• _Exercise input_:
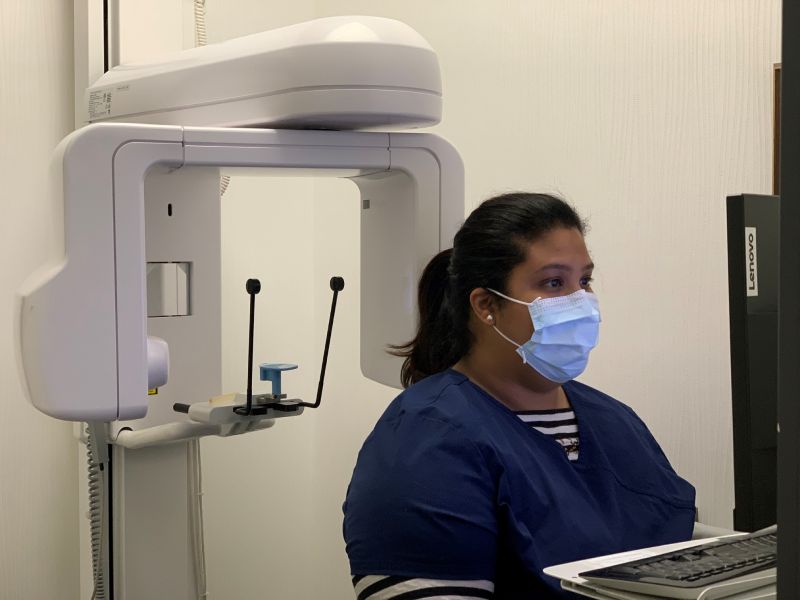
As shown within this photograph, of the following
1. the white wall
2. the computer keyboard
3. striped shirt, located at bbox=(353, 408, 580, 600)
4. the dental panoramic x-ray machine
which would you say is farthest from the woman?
the white wall

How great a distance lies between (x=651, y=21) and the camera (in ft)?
6.89

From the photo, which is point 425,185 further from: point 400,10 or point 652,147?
point 400,10

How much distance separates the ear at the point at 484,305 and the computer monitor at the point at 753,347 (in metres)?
0.36

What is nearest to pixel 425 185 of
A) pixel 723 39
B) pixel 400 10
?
pixel 723 39

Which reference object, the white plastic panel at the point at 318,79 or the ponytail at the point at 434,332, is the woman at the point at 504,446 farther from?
the white plastic panel at the point at 318,79

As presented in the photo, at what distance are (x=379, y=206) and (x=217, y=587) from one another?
5.08 ft

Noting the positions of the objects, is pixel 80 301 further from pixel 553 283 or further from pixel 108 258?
pixel 553 283

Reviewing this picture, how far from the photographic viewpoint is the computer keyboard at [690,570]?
787 mm

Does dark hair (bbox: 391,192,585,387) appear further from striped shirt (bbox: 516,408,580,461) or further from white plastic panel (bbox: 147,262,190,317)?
white plastic panel (bbox: 147,262,190,317)

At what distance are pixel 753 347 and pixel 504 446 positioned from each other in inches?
14.9

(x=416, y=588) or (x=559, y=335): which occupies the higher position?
(x=559, y=335)

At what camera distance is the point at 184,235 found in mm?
1722

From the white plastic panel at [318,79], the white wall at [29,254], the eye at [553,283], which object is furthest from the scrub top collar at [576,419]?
the white wall at [29,254]

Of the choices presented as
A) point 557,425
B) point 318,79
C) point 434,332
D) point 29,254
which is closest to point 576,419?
point 557,425
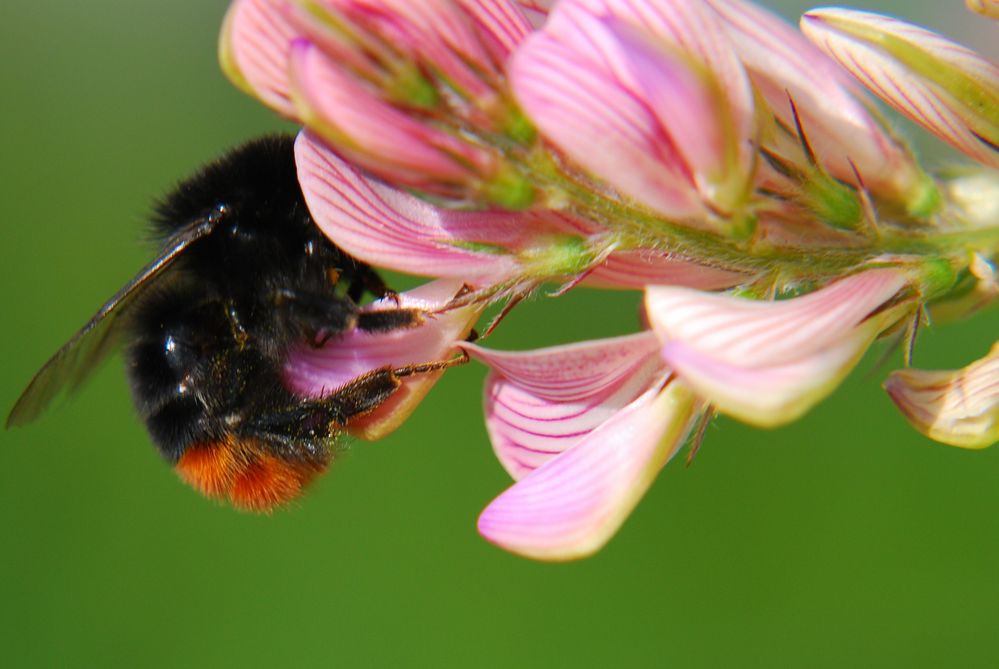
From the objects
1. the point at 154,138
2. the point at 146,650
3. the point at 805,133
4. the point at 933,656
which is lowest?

• _What you should do_:
Copy all of the data above word for word, leaving out the pictures.

• _Task response_:
As shown within this photograph, of the following
1. the white wall
2. the computer keyboard
3. striped shirt, located at bbox=(353, 408, 580, 600)
4. the dental panoramic x-ray machine
which would you say is farthest from the woman?
the white wall

How great a distance lies between (x=651, y=21) and the camera (in ft)?
6.89

From the photo, which is point 425,185 further from: point 400,10 or point 652,147?
point 400,10

How much distance separates the ear at the point at 484,305 and the computer monitor at the point at 753,347 (in metres)?
0.36

What is nearest to pixel 425 185 of
A) pixel 723 39
B) pixel 400 10
?
pixel 723 39

Which reference object, the white plastic panel at the point at 318,79 or the ponytail at the point at 434,332, is the woman at the point at 504,446 farther from?
the white plastic panel at the point at 318,79

As presented in the photo, at what distance are (x=379, y=206) and (x=217, y=587) from one another?
5.08 ft

Noting the positions of the objects, is pixel 80 301 further from pixel 553 283 or further from pixel 108 258?
pixel 553 283

Reviewing this picture, how far from the photographic viewpoint is the computer keyboard at [690,570]?
787 mm

Does dark hair (bbox: 391,192,585,387) appear further from striped shirt (bbox: 516,408,580,461) or further from white plastic panel (bbox: 147,262,190,317)?
white plastic panel (bbox: 147,262,190,317)

At what distance are pixel 753 347 and pixel 504 446 positioned from each other in inches?
14.9

(x=416, y=588) or (x=559, y=335): which occupies the higher position?
(x=559, y=335)

At what camera distance is the point at 184,235 found in mm?
1722

From the white plastic panel at [318,79], the white wall at [29,254], the eye at [553,283], which object is furthest from the scrub top collar at [576,419]?
the white wall at [29,254]

Of the choices presented as
A) point 557,425
B) point 318,79
C) point 434,332
D) point 29,254
which is closest to point 576,419?
point 557,425
From the objects
1. the point at 154,138
2. the point at 146,650
3. the point at 805,133
4. the point at 933,656
which is lowest?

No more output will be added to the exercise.